IN THE HIGH COURT OF KENYA AT NAKURU

CRIMINAL APPEAL NO. 259 “B” OF 2011

 

MPAYO LENTIRANGOI.................................APPELLANT

VERSUS

REPUBLIC...................................................RESPONDENT

(Appeal from original conviction and sentence in the Senior Resident Magistrate's court at Maralal in criminal case No. 292 of 2009 dated 7th March 2011 by Hon. A.K Ithuku Senior Resident Magistrate)

 

 JUDGMENT

1. The Appellant Mpayo Lentirangoi jointly with another person  not involved in this appeal were charged with four counts of  robbery with violence contrary to section 296 (2) of the Penal Code. They were charged with a fifth count of possession of a firearm contrary to section 89 (1) of the Penal Code, a sixth count being in possession of ammunition without a firearm certificate contrary to section 26 (1) as read together with Section 26 (2) of the Firearms Act Cap 114 Laws of Kenya and an alternative charge of handling stolen goods contrary to section 322 (2) of the Penal Code.

2.The appellant was convicted on counts  1, 11 and 111 of robbery with violence and sentenced to death.

3. He was also convicted on counts  V and V1  and the sentences  held in abeyance.

4. The 2nd Accused was acquitted of all charges against him.

5. The appellant being dissatisfied with the decision of the learned Magistrate preferred this appeal and put forward the following grounds in his petition:

 AMENDED  GROUNDS OF APPEAL

  1. That the trial court erred in law and fact by failing to find that the purported identification was unsatisfactory, doubtful, could not support a conviction and the Appellant was a victim of mistaken identity
  2. That the trial Magistrate erred in law in convicting the Appellant on the basis of an identification parade that was not properly conducted
  3. That the trial Magistrate erred in failing to consider the Appellant's defence

FACTS

6. The complainant (PW1) Boniface Owino was traveling from Siaya to Maralal in his motor vehicle registration number KAJ 802 on 9/11/2009. He was with PW2 Samson Langi, PW4 Tobias Ochieng Ouma and Francis Maina. On reaching Lemisigiyoi between 5.00 and 5.30 pm they were stopped by two  men who were carrying guns, ordered to get out of the vehicle and lie down.

Stored data entries
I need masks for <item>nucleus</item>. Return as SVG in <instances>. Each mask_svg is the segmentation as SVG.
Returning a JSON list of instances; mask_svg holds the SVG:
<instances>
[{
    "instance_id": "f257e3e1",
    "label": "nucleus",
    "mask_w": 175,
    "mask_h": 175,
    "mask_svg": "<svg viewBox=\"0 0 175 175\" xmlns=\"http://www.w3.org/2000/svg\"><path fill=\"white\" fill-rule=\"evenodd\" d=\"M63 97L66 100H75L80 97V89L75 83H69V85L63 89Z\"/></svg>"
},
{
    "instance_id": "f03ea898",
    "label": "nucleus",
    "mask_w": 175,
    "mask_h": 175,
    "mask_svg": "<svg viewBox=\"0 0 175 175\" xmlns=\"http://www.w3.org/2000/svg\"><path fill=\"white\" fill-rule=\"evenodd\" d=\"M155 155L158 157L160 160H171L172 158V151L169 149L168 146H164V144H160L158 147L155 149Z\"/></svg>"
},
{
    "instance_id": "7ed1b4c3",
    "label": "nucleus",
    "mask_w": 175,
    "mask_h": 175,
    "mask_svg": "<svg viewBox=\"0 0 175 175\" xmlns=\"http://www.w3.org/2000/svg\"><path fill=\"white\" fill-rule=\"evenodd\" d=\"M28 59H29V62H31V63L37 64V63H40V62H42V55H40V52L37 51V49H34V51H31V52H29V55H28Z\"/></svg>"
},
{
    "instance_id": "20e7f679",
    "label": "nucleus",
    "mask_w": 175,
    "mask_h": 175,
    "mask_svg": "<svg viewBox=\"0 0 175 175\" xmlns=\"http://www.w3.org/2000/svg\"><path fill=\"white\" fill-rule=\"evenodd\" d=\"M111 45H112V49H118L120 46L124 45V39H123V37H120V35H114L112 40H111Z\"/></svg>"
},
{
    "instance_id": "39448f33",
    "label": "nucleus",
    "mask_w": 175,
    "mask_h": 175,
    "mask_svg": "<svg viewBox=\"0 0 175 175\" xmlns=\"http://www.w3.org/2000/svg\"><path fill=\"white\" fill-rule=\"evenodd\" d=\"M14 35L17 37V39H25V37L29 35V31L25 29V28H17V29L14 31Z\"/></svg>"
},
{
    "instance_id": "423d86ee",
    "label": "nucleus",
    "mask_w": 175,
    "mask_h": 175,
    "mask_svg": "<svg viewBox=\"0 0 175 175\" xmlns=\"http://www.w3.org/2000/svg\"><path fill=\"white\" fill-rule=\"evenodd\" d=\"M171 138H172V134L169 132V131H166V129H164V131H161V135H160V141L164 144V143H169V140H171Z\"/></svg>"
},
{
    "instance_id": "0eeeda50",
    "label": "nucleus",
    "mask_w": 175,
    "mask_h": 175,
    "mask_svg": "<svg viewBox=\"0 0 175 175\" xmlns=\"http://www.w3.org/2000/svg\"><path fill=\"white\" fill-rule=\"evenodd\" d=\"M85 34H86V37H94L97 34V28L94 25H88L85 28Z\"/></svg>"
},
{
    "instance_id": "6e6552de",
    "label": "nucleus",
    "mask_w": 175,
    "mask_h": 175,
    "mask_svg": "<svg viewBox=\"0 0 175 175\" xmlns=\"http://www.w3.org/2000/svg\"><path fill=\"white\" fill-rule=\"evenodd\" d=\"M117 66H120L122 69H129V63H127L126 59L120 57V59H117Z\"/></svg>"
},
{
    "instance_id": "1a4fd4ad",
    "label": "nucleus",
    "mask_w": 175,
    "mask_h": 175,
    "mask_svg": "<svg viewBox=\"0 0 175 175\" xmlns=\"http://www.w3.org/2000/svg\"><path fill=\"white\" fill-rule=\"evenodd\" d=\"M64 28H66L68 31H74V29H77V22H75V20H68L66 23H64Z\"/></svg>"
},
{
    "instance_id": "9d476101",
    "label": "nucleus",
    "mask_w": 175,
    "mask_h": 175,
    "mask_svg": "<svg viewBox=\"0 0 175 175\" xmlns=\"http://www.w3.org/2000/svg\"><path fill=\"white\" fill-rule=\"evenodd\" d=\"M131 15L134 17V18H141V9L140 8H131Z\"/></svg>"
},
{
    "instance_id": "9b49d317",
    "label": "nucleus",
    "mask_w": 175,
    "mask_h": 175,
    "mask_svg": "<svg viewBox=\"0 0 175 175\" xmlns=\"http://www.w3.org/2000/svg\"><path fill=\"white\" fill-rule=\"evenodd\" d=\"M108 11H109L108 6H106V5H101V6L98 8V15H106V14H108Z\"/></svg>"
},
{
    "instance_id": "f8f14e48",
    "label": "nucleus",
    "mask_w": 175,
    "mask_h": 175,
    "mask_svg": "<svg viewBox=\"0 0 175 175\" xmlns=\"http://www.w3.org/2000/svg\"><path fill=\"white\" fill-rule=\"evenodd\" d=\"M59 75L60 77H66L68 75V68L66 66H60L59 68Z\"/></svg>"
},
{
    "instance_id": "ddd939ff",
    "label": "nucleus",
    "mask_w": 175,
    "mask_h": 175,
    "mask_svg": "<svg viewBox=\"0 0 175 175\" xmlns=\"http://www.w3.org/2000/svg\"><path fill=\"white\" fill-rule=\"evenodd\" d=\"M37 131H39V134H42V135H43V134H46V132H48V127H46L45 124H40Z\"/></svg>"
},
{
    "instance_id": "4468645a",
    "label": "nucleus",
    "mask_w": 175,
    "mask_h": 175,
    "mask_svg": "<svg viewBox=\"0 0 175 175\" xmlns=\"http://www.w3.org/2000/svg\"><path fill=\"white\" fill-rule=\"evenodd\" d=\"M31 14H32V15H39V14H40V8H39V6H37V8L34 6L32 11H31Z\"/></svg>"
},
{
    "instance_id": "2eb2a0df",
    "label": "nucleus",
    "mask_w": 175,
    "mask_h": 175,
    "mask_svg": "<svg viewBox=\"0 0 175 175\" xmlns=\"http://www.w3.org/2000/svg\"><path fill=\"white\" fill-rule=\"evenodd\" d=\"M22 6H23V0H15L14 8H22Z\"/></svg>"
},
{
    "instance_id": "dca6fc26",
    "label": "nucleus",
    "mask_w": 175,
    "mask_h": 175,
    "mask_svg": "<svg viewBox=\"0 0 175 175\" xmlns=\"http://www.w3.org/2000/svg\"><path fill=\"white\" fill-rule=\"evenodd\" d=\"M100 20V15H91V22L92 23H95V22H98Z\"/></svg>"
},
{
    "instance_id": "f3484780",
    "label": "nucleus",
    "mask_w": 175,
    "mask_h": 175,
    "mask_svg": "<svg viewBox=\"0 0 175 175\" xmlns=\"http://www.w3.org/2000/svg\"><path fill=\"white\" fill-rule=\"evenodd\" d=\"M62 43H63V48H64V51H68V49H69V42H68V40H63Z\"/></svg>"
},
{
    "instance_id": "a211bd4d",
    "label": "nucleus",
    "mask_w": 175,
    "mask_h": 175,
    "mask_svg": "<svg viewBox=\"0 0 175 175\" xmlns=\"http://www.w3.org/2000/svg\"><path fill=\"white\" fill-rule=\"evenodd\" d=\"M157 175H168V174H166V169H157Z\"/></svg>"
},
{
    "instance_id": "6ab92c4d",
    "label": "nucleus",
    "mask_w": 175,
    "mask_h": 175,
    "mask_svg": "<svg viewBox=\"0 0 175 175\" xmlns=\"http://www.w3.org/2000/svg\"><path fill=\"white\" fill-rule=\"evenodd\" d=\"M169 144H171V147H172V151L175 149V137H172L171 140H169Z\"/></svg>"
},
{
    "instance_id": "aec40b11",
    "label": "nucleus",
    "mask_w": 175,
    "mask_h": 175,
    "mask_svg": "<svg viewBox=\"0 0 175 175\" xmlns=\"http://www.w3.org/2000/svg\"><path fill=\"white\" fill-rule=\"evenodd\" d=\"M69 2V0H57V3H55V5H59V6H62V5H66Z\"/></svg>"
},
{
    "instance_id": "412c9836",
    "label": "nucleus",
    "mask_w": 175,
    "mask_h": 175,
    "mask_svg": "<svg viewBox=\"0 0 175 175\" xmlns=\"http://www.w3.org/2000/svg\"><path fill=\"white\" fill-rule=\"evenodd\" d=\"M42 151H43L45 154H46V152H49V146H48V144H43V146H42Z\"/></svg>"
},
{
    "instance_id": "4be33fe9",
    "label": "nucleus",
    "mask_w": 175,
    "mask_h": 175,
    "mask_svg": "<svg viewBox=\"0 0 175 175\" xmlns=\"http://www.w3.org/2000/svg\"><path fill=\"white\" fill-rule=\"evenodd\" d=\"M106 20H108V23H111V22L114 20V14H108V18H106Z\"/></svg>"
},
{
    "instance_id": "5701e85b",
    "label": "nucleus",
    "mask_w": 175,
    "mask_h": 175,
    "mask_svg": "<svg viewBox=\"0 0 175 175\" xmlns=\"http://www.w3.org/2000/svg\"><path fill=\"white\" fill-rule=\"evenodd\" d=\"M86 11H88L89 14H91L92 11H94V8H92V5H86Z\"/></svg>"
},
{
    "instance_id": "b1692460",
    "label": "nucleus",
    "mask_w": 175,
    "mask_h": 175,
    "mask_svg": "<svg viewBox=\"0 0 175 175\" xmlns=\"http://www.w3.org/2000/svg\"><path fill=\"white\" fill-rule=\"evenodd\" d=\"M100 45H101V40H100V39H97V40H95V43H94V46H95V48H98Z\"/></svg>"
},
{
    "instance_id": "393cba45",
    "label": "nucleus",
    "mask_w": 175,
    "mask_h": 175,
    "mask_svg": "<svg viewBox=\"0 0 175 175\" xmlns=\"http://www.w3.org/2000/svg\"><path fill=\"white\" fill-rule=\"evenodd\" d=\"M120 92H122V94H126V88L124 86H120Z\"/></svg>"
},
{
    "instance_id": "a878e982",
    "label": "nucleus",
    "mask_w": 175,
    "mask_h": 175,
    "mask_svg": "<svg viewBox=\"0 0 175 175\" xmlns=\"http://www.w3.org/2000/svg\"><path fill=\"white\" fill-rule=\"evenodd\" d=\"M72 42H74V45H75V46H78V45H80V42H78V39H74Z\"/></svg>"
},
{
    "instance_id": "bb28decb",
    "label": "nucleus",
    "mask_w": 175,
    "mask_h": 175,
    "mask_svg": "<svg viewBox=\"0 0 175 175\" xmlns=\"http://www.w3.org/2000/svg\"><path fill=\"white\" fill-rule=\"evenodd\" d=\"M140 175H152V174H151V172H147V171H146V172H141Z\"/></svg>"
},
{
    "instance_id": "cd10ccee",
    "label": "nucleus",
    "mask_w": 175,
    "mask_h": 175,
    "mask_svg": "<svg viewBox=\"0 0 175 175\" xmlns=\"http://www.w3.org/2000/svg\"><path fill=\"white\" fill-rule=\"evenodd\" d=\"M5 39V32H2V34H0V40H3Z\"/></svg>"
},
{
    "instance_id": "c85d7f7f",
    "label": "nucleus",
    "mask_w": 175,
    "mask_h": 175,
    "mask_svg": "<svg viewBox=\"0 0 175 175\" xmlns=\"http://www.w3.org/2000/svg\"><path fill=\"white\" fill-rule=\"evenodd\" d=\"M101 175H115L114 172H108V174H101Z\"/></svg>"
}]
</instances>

What the task requires:
Continue the Kenyan criminal appeal judgment from the point where the text stops.

Exercise output:
7. One of the Robbers was wearing a hood and PW1 was not able to observe him. He described the other robber whose face was not covered as being of a light complexion with a gap between his front teeth. PW2 and PW4 corroborated the testimony of PW1. They both stated that they were able to see the Appellant during the robbery. PW2 described him as light skinned, without a beard and PW4 identified him by the gap between his front teeth. They were however unable to identify the 2nd man as he was wearing a black mask during the robbery.

8. Several items were stolen from the complainants including money, wallets and mobile phones.

9. After being robbed, they were ordered to return to their vehicle. They drove to Kisima Police Station but were referred to Maralal Police Station where they recorded their statements.

10.  On 7/12/2009, the 3 were summoned to Maralal Police Station in order to identify suspects who had been arrested and stolen items recovered. The witnesses did not see the Appellant before the parade was conducted as they were in the OCS' office while the Appellant was in the cells.  The parade was conducted behind the office of the OCPD.

11. PW6 Chief Inspector Charles Marangu conducted the parade. He testified that he selected 8 people who were of same height and build as the Appellant for the parade and explained to the Appellant that he had the right to chose where he wished to stand.

12. The Appellant opted to stand between the 2nd and 3rd witnesses. PW1 was the first witness. He requested that the members of the parade be asked to say “Jambo” and they did so in turns. He was able to identify the appellant by his voice and the description stated herein above.

13. Thereafter the Appellant chose to stand between the 3rd and 4th members of the parade. PW2 was also able to identify him by the description given to the police.

14. PW4 identified the Appellant by his voice when all the members of the parade said the phrase “kadi ya mama yako” and by the description he had also given the police.

15. None of the witnesses were able to positively identify the 2nd accused as among the robbers.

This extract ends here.